Réseaux sociaux : qu’est-ce qu’un « propos haineux » ?

Dans un entretien pour Atlantico, notre chargé d’études Rafaël Amselem déplore que la Commission européenne rende obligatoire la suppression de tous les « contenus haineux » par les réseaux sociaux sous peine de fermeture des plateformes. 

 

Pour Rafaël, tout d’abord, la menace d’interdiction d’une plateforme en raison de son contenu paraît disproportionnée : c’est aux individus d’être responsables de leurs propos et non aux plateformes. Comme il l’explique, « cela reviendrait à fermer un établissement (un bar, par exemple) sous prétexte que certains des individus présents tiendraient des propos complotistes, antisémites, etc. »

« Il faut faire la différence entre une haine générale (y compris si celle-ci est spécialement dirigée contre le pouvoir en place, cela fait partie de l’expression politique) et la haine dirigée contre autrui. »

 

Ensuite, s’il est évidemment favorable à la modération des contenus haineux, il s’interroge cependant sur leur définition. Selon lui, le seul cas de haine objective « c’est quand elle s’attaque à une ou des personnes ».

Tout le monde est par ailleurs d’accord sur la nécessité de modérer les contenus problématiques comme les fake news ou propos racistes, mais personne n’est d’accord sur qui doit censurer, et selon quels critères.
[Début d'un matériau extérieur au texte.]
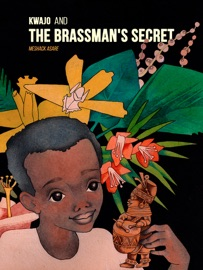 Kwajo And The Brassman S Secret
Ces mesures vont donc encore dans le sens d’un renforcement du pouvoir administratif comme garant de la vérité. « La vérité administrative n’est jamais garante de l’amélioration de la qualité du débat politique. »

« Tant que l’on ne s’attaque pas aux personnes, on devrait pouvoir préférer toutes les expressions, y compris les plus nuisibles, fausses ou idiotes. »

 

À propos de la récente sortie du ministre de l’Éducation Pap Ndiaye qui qualifie CNews et Europe1 d’ « extrême-droite » en disant « qu’ils font du mal à la démocratie », Rafaël dénonce la volonté du Gouvernement de déterminer ce qui est « haineux » de ce qui ne l’est pas, et de distinguer ainsi les « bons » des « mauvais » médias. En vertu du pluralisme politique, « il est important que de tels titres puissent exister. (…) Les idées, y compris les radicalités, doivent pouvoir s’exprimer. »
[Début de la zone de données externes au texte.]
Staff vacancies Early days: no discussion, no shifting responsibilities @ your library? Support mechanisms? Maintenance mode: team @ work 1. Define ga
Enfin, Rafaël souligne l’ironie de la situation : il appartient à l’État de prendre en charge le traitement des posts jugés comme illégaux. Or aujourd’hui, la plateforme Pharos censée prendre en charge les signalements sur internet ne peut traiter toutes les demandes, faute de moyens. « Le pouvoir politique n’est pas capable de faire face à sa propre responsabilité et c’est pour cela qu’il se défausse sur la société ; qu’il envisage d’élargir le champ du phénomène de prohibition. »
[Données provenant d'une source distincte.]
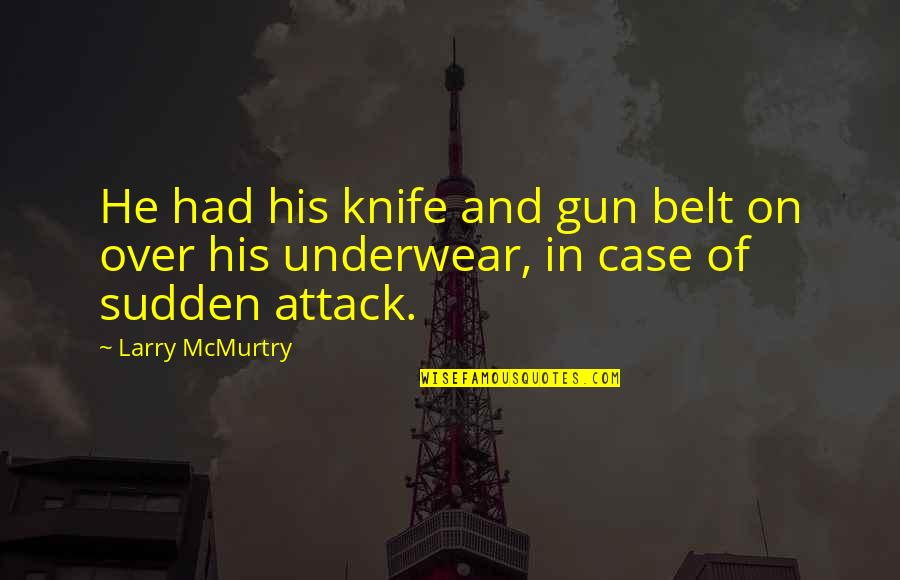 If I Had A Gun Quotes By Larry McMurtry: He had his knife and gun belt on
« Il est très facile de dire que les fakes news ou le complotisme sont intrinsèquement néfastes. Mais une fois ce postulat posé, avec lequel tout le monde peut être d’accord en théorie, on soulève aussi la question de la nature du référentiel de la vérité. Dans une démocratie libérale, on considère généralement que ce n’est pas à l’administration d’en décider, qu’il résulte de l’aboutissement de la confrontation des opinions. »


Pour lire l’article, cliquer ICI.

Pour voir l’intervention de notre directeur Christophe Seltzer sur les menaces d’interdiction de Twitter proférées par le ministre Jean-Noël Barrot, cliquer ICI.

Pour notre recueil « Décentraliser la Ve République », cliquer ICI.

 

Publié le 12/07/2023.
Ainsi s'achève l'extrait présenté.